# Training several models in parallel #

In this notebook we are going to show how to use Azure Machine Learning service in order to automate Form Recognizer service training. You will be able to see how to setup AML workspace, create a compute, execute a basic python script as a pipeline step, and store all metadata from Form Recognizer in AML model store. In this notebook we are going to use ParalleRunStep in order to execute several training processes in parallel

In [None]:
from azureml.core import Workspace
from azureml.core.datastore import Datastore
from azureml.core.compute import AmlCompute
from azureml.core.compute import ComputeTarget
from azureml.pipeline.steps import PythonScriptStep
from azureml.pipeline.core import PipelineData
from azureml.pipeline.core import Pipeline
from azureml.core import Experiment
from msrest.exceptions import HttpOperationError
from azureml.data.data_reference import DataReference
from azureml.core.runconfig import Environment
from azureml.contrib.pipeline.steps import ParallelRunConfig, ParallelRunStep
from azureml.core import Keyvault

In order to execute this notebook, you need to provide some parameters. There are several formal categories to provide.

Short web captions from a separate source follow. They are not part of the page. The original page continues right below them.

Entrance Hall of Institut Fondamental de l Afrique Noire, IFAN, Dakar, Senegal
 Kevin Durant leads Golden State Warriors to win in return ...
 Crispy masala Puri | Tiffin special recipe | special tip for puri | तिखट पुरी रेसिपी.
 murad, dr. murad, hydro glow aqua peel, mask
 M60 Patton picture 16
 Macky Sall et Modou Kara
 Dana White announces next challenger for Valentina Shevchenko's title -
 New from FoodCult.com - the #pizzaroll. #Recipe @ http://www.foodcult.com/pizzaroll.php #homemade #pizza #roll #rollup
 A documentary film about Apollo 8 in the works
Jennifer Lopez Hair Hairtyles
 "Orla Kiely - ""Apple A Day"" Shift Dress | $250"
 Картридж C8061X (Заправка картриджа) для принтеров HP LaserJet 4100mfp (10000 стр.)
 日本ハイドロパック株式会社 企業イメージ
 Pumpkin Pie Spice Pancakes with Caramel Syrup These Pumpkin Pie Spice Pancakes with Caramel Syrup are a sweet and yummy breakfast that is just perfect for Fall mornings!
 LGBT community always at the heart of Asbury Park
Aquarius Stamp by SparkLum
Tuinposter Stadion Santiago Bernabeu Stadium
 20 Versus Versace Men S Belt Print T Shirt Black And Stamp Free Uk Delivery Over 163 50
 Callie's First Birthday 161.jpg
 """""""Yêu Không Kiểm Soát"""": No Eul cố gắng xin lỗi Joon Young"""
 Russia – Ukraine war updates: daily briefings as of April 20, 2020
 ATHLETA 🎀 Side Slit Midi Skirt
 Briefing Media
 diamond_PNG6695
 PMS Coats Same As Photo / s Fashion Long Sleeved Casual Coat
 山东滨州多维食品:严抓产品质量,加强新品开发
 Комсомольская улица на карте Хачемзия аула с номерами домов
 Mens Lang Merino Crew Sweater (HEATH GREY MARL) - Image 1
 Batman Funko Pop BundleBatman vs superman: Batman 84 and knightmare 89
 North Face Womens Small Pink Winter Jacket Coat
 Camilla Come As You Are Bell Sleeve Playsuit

### Azure Machine Learning Workspace parameters ###

- subscription_id: subscription id where you host or going to create Azure Machine LEarning Workspace
- wrksp_name: a name of the Azure Machine Learning Workspace
- resource_group: a resource group name where you are going to have your AML workspace;

### Form Recognizer Parameters ###
- fr_endpoint: Form Recognizer endpoint
- fr_key: Form Recognizer key to invoke REST API

### Input data parameters ###
- sas_uri: You need to create a container where you need to place all your data in separate folders. Each folder is a data source for a model in Form Recognizer. This parameter is a Shared Access Signature for the **container** that you can generate in Storage Explorer or from command line
- storage_name: a storage name that contains input data
- storage_key: a storage key to get access to the storage with input data
- container_name: the name of the container that contains folder with input data

You can leave all other parameters as is or modify some of them.

In [None]:
subscription_id = "<to provide>"
wrksp_name = "<to provide>"
resource_group = "<to provide>"
region = "westus2"
compute_name = "mycluster"
min_nodes = 0
max_nodes = 4
vm_priority = "dedicated"
vm_size = "Standard_DS2_v2"
project_folder = "parallel_training_steps"
fr_endpoint = "<to provide>"
fr_key = "<to provide>"
sas_uri = "<to provide>"
storage_name = "<to provide>"
storage_key = "<to provide>"
container_name = "<to provide>"
datastore_name = "training_ds"

In the beginning we need to get a reference to Azure Machine Learning workspace. We will use this reference to create all needed entities. If the workspace doesn't exist we will create a new workspace based on provided parameters.

In [None]:
try:
    aml_workspace = Workspace.get(
        name=wrksp_name,
        subscription_id=subscription_id,
        resource_group=resource_group)
    print("Found the existing Workspace")
except Exception as e:
    print(f"Creating AML Workspace: {wrksp_name}")
    aml_workspace = Workspace.create(
        name=wrksp_name,
        subscription_id=subscription_id,
        resource_group=resource_group,
        create_resource_group=True,
        location=region)

In this notebook we show how to pass secure values to any pipeline step using integration with KeyVault. KeyVault has been deployed together with AML and it's available to any AML pipeline. The next two lines create or update key vault secrets with sasa uri and form recognizer key

In [None]:
keyvault = aml_workspace.get_default_keyvault()
keyvault.set_secret(name="frkey", value = fr_key)
keyvault.set_secret(name="sasuri", value = sas_uri)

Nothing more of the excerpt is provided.